Violet lives a hemmed-in existence in a closed, coastal community whose rigid way of life centres on the hours tolled by the village clocktower. Men work, wives stay at home, servants bake the bread, all strictly on schedule. The setting is intentionally indeterminate, but wherever (and whenever) we are, time has begun to disappear, an hour every day, and sleepless, miserable Violet is the first to notice. As panic sets in, she spies her chance. Embracing chaos and defying her autocratic husband Felix, who reminds her “nobody has ever left”, she builds herself a boat and plots her escape, determined to taste freedom at last: even if the world might end before she has the chance. 

Richard Burkhard (Felix) and Anna Dennis (Violet)
© Marc Brenner

Tom Coult’s vocal writing charts the blossoming of Violet’s own independence against the village’s powerlessness, her other-worldly, high-lying music contrasting with the earthier tones of Felix and her maid Laura (Frances Gregory). The recurring toll of the clocktower’s bell weaves its way inexorably through Coult’s sinuous score, warping and glitching as time itself decays, and punctuated by percussive tick-tocks and chimes: time made audible. Members of the London Sinfonietta – just thirteen of them – play with luminous expressivity under conductor Andrew Gourlay, readily entering into the opera’s darkly playful spirit which sees several of them equipped with metronomes and other objects to play in addition to their own instruments.

Coult and Birch have described the work as both parable and fairytale, qualities which Jude Christian’s production embraces. There’s a hint of the haunted doll’s house to Violet’s world, a ghostly unreality which Rosie Elnile’s and Cécile Trémolières’ sparse designs – mingling period costume pieces with modern props – and Jackie Shemesh’s lurid lighting scheme all serve to enhance. Yet its contemporary resonances are easily detected: not just in Violet’s embodiment of female autonomy, but in Felix’s furious perplexity at an environmental crisis which, as she points out in no uncertain terms, he ought to have seen coming – if only he’d been looking.

Frances Gregory (Laura)
© Marc Brenner

Vocal performances are uniformly strong. As Felix, a stern authority figure undone by inexorable fate, Richard Burkhard’s steady, dark-hued baritone fittingly evokes the character’s Verdian forebears, while mezzo soprano Frances Gregory is a touching Laura, her timbre growing in richness as the maid gives voice to her thoroughly understandable fears. Andrew Mackenzie-Wicks brings knife-edge clarity of tone and diction to the Clock Keeper, on whom the community first pins its hopes and then turns its anger, his eventual outbursts are all the more powerful for his having appeared, silently, throughout the first, posting the town’s lost hours on a display board like bible verses. 

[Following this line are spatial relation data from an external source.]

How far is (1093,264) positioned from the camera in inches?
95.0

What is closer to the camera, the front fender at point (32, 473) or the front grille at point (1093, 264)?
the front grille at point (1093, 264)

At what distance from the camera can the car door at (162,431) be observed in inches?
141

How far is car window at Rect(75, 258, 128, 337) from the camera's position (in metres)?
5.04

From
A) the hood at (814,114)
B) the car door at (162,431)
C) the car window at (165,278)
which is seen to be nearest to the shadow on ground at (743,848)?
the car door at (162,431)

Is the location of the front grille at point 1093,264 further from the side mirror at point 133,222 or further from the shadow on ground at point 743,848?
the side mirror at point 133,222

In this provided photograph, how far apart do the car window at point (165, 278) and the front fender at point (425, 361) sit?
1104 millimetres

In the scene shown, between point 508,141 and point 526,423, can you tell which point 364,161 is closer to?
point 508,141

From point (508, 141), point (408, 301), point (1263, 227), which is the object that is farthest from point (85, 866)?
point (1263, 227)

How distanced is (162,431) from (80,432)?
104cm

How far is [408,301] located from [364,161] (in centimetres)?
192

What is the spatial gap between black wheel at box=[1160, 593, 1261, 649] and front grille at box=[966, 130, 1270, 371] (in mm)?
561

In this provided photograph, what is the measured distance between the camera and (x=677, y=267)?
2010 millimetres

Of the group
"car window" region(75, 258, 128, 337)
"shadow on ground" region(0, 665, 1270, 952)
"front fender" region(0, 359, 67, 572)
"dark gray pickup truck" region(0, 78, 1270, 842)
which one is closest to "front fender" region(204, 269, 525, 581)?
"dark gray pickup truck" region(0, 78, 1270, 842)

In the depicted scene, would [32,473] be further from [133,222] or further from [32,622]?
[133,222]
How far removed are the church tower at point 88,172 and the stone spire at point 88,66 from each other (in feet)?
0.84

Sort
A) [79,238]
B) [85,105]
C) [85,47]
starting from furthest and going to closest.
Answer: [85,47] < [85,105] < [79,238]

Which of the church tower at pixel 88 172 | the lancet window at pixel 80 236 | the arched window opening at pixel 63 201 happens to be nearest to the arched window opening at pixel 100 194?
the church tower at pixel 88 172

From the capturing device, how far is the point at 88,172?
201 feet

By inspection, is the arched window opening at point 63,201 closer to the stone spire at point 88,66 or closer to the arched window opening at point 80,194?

Richard Burkhard (Felix) and Andrew Mackenzie-Wicks (Clock Keeper)
© Marc Brenner

Doll-like in her bare feet and Pippi Longstocking pigtails, Anna Dennis’ Violet visibly matures as the opera progresses, clockwork movements giving way to an easy, assured physicality as she reclaims her power. Coult’s writing for her is a touch less nuanced, fixating on her stellar upper register to the occasional neglect of expressive depth, but Dennis delivers it with crystalline poise and pinpoint accuracy, and its ethereal quality is at least in keeping with her character’s detachment. Her obsessive, straight-toned repetition of a simple “yes...yes...yes”, in response to reports of ever more horrifying events in the community (eventually including her own husband's execution) is especially haunting. 

At just one hour and forty minutes in length, the opera is satisfyingly concise and steadily paced, while still allowing each of its four characters room for an expansive soliloquy where it counts. The final sequence, an extended computer animation, arguably runs too long, and too far into outright surrealism to pack the necessary punch, but future productions may well make more sense of that. And presumably they’ll have the chance: Violet surely has the bones to weather any number of interpretations. Let’s just hope there’s time.